═══ PASSAGE FOR REVIEW

More Nigerians To Fall Into Extreme Poverty, Hunger, Says World Bank Report
The World Bank has raised an alarm that more people in Nigeria and its Sub-Saharan Africa (SSA) neighbours are likely to fall into extreme poverty.
The bank cited Russia’s military operation in Ukraine as one of the factors driving up global inflation in a newsletter titled ‘June 2022 Global Economic Prospects’.
The report said four in 10 Nigerians live below the poverty line, and that many more are at risk of “falling into poverty and becoming food insecure”.
Increases in food prices would further erode domestic demand, the report said.
It read in part, “Growth in SSA is projected to decelerate from 4.2percent in 2021 to 3.7 percent in 2022, as high inflation and policy tightening weaken domestic demand. The growth deceleration in major trading partners is compounding these headwinds.
“Growth is projected to firm slightly to an average of 3.9 percent in 2023-24, assuming further progress with pandemic containment, favorable terms of trade in commodity exporters, and a gradual easing of global food price pressures.
“Although forecasts for both 2022 and 2023 have been unchanged—mainly on account of upward revisions for Nigeria—regional growth excluding the three largest economies (Angola, Nigeria, and South Africa) has been revised down by 0.4 percentage points this year. This reflects slower-than-expected growth in 30 countries, or over 60 percent of SSA economies, which together account for more than one-quarter of the regional GDP.
“Similarly for 2023, excluding the three largest economies, SSA growth has been revised down by 0.4 percent since January. High inflation is anticipated to depress real incomes and domestic demand across the region. The accompanying increase in poverty is especially concerning in countries where many people are already at high risk of falling into food insecurity (Democratic Republic of Congo, Ethiopia, Liberia, Madagascar, Nigeria, Sierra Leone).
“Slowing reform momentum, elevated levels of violence and insecurity, and policy uncertainty are envisioned to continue to deter private investment in many countries. Lingering pandemic uncertainties are expected to continue to weigh on growth in non-resource sectors, especially in countries with low vaccination rates. Vaccination rates in SSA are anticipated to continue lagging other EMDEs, complicating pandemic management (Agarwal et al. 2022).
“The growth slowdown could also intensify pandemic-induced losses in per capita incomes. In about 45 percent of the region’s economies and a half of its fragile and conflict-affected countries, per capita incomes are forecast to remain below pre-pandemic levels in 2023. Only about 40 percent of SSA economies and 39 percent of the region’s fragile and conflict-affected countries were expected to be in this position in January. SSA as a whole is now expected to remain the only EMDE region where per capita incomes will not return to their 2019 levels even next year.

══════
═══ EXERCISE DATA

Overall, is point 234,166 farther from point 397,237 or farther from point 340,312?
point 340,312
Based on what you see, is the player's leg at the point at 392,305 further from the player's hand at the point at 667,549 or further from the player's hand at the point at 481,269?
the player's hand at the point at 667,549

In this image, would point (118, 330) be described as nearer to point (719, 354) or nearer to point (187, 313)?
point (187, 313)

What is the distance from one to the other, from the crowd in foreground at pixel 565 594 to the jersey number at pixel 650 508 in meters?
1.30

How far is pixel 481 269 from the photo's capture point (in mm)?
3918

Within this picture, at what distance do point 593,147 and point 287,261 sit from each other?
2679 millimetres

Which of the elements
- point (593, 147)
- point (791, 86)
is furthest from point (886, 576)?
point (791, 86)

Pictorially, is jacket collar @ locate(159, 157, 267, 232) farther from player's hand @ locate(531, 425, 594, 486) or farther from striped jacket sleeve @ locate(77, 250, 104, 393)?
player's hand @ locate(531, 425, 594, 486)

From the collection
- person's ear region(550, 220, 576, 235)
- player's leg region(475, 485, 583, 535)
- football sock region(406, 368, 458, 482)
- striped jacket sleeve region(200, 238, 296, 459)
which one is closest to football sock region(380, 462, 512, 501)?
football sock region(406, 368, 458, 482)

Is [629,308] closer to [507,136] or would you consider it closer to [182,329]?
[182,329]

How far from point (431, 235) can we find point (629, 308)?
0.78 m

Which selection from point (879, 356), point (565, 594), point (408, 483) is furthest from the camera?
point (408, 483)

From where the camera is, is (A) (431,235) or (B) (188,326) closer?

══════

(TASKS TO CARRY OUT):
• 1. According to the poverty report, how many Nigerians live below the poverty line?
• 2. Reproduce the poverty report from "The report said four" to "the report said.", renaming "poverty line" as "poverty threshold".

(EXERCISE RESPONSES):
• 1. Four in 10 Nigerians live below the poverty line.

• 2.
The report said four in 10 Nigerians live below the poverty threshold, and that many more are at risk of “falling into poverty and becoming food insecure”.
Increases in food prices would further erode domestic demand, the report said.